What is needed >>
Write out every line of the data below exactly as given.

Extracted data entries >>
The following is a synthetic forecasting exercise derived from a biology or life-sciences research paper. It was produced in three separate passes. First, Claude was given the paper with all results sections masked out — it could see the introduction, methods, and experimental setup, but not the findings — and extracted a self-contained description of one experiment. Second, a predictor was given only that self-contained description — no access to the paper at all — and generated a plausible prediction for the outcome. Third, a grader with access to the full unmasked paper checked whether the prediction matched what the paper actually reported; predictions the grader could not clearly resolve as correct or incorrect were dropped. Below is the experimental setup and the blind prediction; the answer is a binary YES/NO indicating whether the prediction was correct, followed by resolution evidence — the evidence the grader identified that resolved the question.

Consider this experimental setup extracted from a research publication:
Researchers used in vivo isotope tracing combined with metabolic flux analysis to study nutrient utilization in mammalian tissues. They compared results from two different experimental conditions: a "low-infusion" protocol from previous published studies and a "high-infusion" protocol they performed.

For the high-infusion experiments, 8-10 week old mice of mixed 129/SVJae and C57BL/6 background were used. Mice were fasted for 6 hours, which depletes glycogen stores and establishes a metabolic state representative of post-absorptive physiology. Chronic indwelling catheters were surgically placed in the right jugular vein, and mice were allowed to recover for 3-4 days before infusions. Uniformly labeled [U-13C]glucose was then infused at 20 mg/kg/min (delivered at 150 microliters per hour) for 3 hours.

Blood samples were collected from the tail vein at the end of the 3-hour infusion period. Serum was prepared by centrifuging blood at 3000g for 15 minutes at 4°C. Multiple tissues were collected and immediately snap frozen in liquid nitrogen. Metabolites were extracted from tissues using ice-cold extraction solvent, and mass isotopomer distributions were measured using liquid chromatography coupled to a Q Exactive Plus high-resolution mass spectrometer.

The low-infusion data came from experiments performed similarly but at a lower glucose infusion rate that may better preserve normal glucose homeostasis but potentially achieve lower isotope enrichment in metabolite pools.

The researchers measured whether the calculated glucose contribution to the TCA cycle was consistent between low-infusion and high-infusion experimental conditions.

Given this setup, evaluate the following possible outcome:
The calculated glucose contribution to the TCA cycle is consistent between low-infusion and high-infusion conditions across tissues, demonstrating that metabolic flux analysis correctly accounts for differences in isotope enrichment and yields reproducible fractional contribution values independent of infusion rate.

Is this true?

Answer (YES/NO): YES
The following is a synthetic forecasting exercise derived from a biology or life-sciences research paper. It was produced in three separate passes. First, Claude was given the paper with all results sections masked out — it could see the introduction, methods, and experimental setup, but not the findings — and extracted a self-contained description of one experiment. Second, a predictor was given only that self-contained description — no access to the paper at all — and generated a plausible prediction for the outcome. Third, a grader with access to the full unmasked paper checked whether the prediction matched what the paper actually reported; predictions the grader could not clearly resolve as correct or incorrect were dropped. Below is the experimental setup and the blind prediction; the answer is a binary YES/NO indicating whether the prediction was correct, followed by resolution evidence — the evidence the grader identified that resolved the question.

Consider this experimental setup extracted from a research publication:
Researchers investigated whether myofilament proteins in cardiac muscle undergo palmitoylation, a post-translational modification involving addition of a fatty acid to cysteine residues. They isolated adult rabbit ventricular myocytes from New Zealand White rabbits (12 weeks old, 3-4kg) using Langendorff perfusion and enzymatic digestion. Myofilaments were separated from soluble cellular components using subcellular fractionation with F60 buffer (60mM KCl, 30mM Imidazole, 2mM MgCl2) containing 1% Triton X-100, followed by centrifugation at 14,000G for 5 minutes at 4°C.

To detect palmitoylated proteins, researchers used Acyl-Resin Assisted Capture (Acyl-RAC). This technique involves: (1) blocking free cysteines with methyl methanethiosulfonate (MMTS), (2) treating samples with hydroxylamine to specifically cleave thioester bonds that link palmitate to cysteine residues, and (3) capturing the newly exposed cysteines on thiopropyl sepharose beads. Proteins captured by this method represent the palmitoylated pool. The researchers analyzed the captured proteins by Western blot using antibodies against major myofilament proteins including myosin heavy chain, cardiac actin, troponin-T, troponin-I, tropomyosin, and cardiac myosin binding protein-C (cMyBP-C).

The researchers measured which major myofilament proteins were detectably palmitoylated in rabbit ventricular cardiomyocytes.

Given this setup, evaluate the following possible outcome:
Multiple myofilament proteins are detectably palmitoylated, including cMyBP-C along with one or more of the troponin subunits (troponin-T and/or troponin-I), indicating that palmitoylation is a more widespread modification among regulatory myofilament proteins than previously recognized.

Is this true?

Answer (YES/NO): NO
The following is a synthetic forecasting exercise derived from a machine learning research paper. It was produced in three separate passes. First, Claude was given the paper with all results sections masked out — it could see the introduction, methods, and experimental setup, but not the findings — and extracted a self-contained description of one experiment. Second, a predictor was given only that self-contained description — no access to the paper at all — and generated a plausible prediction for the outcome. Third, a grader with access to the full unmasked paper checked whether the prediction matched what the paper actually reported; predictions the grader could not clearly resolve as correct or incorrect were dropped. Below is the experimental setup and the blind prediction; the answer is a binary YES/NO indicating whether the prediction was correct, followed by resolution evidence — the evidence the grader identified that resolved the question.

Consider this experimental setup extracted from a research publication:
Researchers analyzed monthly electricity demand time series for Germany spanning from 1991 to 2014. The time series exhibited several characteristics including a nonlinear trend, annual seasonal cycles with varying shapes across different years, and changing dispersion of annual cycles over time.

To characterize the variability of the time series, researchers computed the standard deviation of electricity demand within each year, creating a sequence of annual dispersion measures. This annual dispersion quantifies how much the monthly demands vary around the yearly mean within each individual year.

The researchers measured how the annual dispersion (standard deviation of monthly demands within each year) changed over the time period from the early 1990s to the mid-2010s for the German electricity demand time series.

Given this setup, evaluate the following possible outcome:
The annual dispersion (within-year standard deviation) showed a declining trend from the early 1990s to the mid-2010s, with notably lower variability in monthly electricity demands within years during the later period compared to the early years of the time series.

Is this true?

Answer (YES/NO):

Exercise result >>
The following is a synthetic forecasting exercise derived from a biology or life-sciences research paper. It was produced in three separate passes. First, Claude was given the paper with all results sections masked out — it could see the introduction, methods, and experimental setup, but not the findings — and extracted a self-contained description of one experiment. Second, a predictor was given only that self-contained description — no access to the paper at all — and generated a plausible prediction for the outcome. Third, a grader with access to the full unmasked paper checked whether the prediction matched what the paper actually reported; predictions the grader could not clearly resolve as correct or incorrect were dropped. Below is the experimental setup and the blind prediction; the answer is a binary YES/NO indicating whether the prediction was correct, followed by resolution evidence — the evidence the grader identified that resolved the question.

Consider this experimental setup extracted from a research publication:
Researchers used in vivo isotope tracing combined with metabolic flux analysis to study nutrient utilization in mammalian tissues. They compared results from two different experimental conditions: a "low-infusion" protocol from previous published studies and a "high-infusion" protocol they performed.

For the high-infusion experiments, 8-10 week old mice of mixed 129/SVJae and C57BL/6 background were used. Mice were fasted for 6 hours, which depletes glycogen stores and establishes a metabolic state representative of post-absorptive physiology. Chronic indwelling catheters were surgically placed in the right jugular vein, and mice were allowed to recover for 3-4 days before infusions. Uniformly labeled [U-13C]glucose was then infused at 20 mg/kg/min (delivered at 150 microliters per hour) for 3 hours.

Blood samples were collected from the tail vein at the end of the 3-hour infusion period. Serum was prepared by centrifuging blood at 3000g for 15 minutes at 4°C. Multiple tissues were collected and immediately snap frozen in liquid nitrogen. Metabolites were extracted from tissues using ice-cold extraction solvent, and mass isotopomer distributions were measured using liquid chromatography coupled to a Q Exactive Plus high-resolution mass spectrometer.

The low-infusion data came from experiments performed similarly but at a lower glucose infusion rate that may better preserve normal glucose homeostasis but potentially achieve lower isotope enrichment in metabolite pools.

The researchers measured whether the calculated glucose contribution to the TCA cycle was consistent between low-infusion and high-infusion experimental conditions.

Given this setup, evaluate the following possible outcome:
The calculated glucose contribution to the TCA cycle is consistent between low-infusion and high-infusion conditions across tissues, demonstrating that metabolic flux analysis correctly accounts for differences in isotope enrichment and yields reproducible fractional contribution values independent of infusion rate.

Is this true?

Answer (YES/NO): YES
The following is a synthetic forecasting exercise derived from a biology or life-sciences research paper. It was produced in three separate passes. First, Claude was given the paper with all results sections masked out — it could see the introduction, methods, and experimental setup, but not the findings — and extracted a self-contained description of one experiment. Second, a predictor was given only that self-contained description — no access to the paper at all — and generated a plausible prediction for the outcome. Third, a grader with access to the full unmasked paper checked whether the prediction matched what the paper actually reported; predictions the grader could not clearly resolve as correct or incorrect were dropped. Below is the experimental setup and the blind prediction; the answer is a binary YES/NO indicating whether the prediction was correct, followed by resolution evidence — the evidence the grader identified that resolved the question.

Consider this experimental setup extracted from a research publication:
Researchers investigated whether myofilament proteins in cardiac muscle undergo palmitoylation, a post-translational modification involving addition of a fatty acid to cysteine residues. They isolated adult rabbit ventricular myocytes from New Zealand White rabbits (12 weeks old, 3-4kg) using Langendorff perfusion and enzymatic digestion. Myofilaments were separated from soluble cellular components using subcellular fractionation with F60 buffer (60mM KCl, 30mM Imidazole, 2mM MgCl2) containing 1% Triton X-100, followed by centrifugation at 14,000G for 5 minutes at 4°C.

To detect palmitoylated proteins, researchers used Acyl-Resin Assisted Capture (Acyl-RAC). This technique involves: (1) blocking free cysteines with methyl methanethiosulfonate (MMTS), (2) treating samples with hydroxylamine to specifically cleave thioester bonds that link palmitate to cysteine residues, and (3) capturing the newly exposed cysteines on thiopropyl sepharose beads. Proteins captured by this method represent the palmitoylated pool. The researchers analyzed the captured proteins by Western blot using antibodies against major myofilament proteins including myosin heavy chain, cardiac actin, troponin-T, troponin-I, tropomyosin, and cardiac myosin binding protein-C (cMyBP-C).

The researchers measured which major myofilament proteins were detectably palmitoylated in rabbit ventricular cardiomyocytes.

Given this setup, evaluate the following possible outcome:
Multiple myofilament proteins are detectably palmitoylated, including cMyBP-C along with one or more of the troponin subunits (troponin-T and/or troponin-I), indicating that palmitoylation is a more widespread modification among regulatory myofilament proteins than previously recognized.

Is this true?

Answer (YES/NO): NO
The following is a synthetic forecasting exercise derived from a machine learning research paper. It was produced in three separate passes. First, Claude was given the paper with all results sections masked out — it could see the introduction, methods, and experimental setup, but not the findings — and extracted a self-contained description of one experiment. Second, a predictor was given only that self-contained description — no access to the paper at all — and generated a plausible prediction for the outcome. Third, a grader with access to the full unmasked paper checked whether the prediction matched what the paper actually reported; predictions the grader could not clearly resolve as correct or incorrect were dropped. Below is the experimental setup and the blind prediction; the answer is a binary YES/NO indicating whether the prediction was correct, followed by resolution evidence — the evidence the grader identified that resolved the question.

Consider this experimental setup extracted from a research publication:
Researchers analyzed monthly electricity demand time series for Germany spanning from 1991 to 2014. The time series exhibited several characteristics including a nonlinear trend, annual seasonal cycles with varying shapes across different years, and changing dispersion of annual cycles over time.

To characterize the variability of the time series, researchers computed the standard deviation of electricity demand within each year, creating a sequence of annual dispersion measures. This annual dispersion quantifies how much the monthly demands vary around the yearly mean within each individual year.

The researchers measured how the annual dispersion (standard deviation of monthly demands within each year) changed over the time period from the early 1990s to the mid-2010s for the German electricity demand time series.

Given this setup, evaluate the following possible outcome:
The annual dispersion (within-year standard deviation) showed a declining trend from the early 1990s to the mid-2010s, with notably lower variability in monthly electricity demands within years during the later period compared to the early years of the time series.

Is this true?

Answer (YES/NO):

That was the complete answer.